How to let go of resentment?

Resentment is the same emotion that a person experiences many. But if the offense is hidden, not forgiven, then it can be harmful to health. In general, any negative emotions “stuck” in your mind carry the energy of destruction. No wonder they say: "they carry water on angry people."

How then to be, because life is full of different emotional colors.how to let go of resentment So troubles and conflicts happen in family life, why should we be afraid of them now like fire, try to avoid them? Perhaps the latter makes sense: it is possible to find a compromise, at least listen to the opinion of the other and express your own, as they say, a bad peace is better than a good quarrel. But high-pitched conversations do happen.

breakdowns

In moments of breakdown, it is very important to live the emotion and let it go. First of all, it is important for your health, both external and internal. But what about resentment? It is difficult to part with her as if by a wave of a magic wand. Yes, and you don't need it. Everything is natural: a person has offended you, perhaps harmed you, you suffer. At this moment, do not force yourself to forget everything instantly, even if you try to do it, it will not work. You will only drive the emotion further, to the subconscious level. It is better to leave everything as it is for now, hoping that time will put everything in its place.

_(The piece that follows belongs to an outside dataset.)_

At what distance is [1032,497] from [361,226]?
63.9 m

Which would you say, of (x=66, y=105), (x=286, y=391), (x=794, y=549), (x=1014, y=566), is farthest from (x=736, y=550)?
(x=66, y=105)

To understand and to forgive

Often the offender does not care about your offense. He expressed everything that he thought and forgot, he lives on without remembering this incident. And only you feel discomfort. In this situation, it is much more important for you to understand why he behaved this way, and why you reacted to it this way. When you see that the person who offended you is also not a minion of fate, maybe even a victim of an oppressive attitude (in childhood, for example), everything will fall into place. This behavior is typical for him, because he has been used to taking a defensive position throughout life. You, on the other hand, have "weak points" that make you vulnerable. And after all, they also appeared not by chance: as a result of some life experience or attitudes coming from childhood.

Try to absorb the details of the situation as much as possible and draw conclusions. This will help you let go of your emotions. But in no case do not force yourself. Gradually you will cope with this state. Always keep in mind that there are living people around you and they are all "sinners" in a certain sense. Therefore, we must be a little lenient in relation to what is happening. Besides, any situation is given to you for something. Apparently, you need to overcome some difficulties, without which, as you know, there is no progress.

As for the question: is it worth it to continue to maintain contact with the offender? It is impossible to say for sure. If it was a random person, then it is unreasonable to consciously continue relations with him, you see. But since we are talking about the family and specifically about a loved one, then a heart-to-heart talk here will be better than a truce in quotation marks. Then the most important thing will remain behind the scenes and will torment some of you to a greater extent. Say out loud everything you disagree with. Your heart will feel lighter. Yes, and he will understand you. Let not immediately. But it's still better than a "cold war" in retaliation.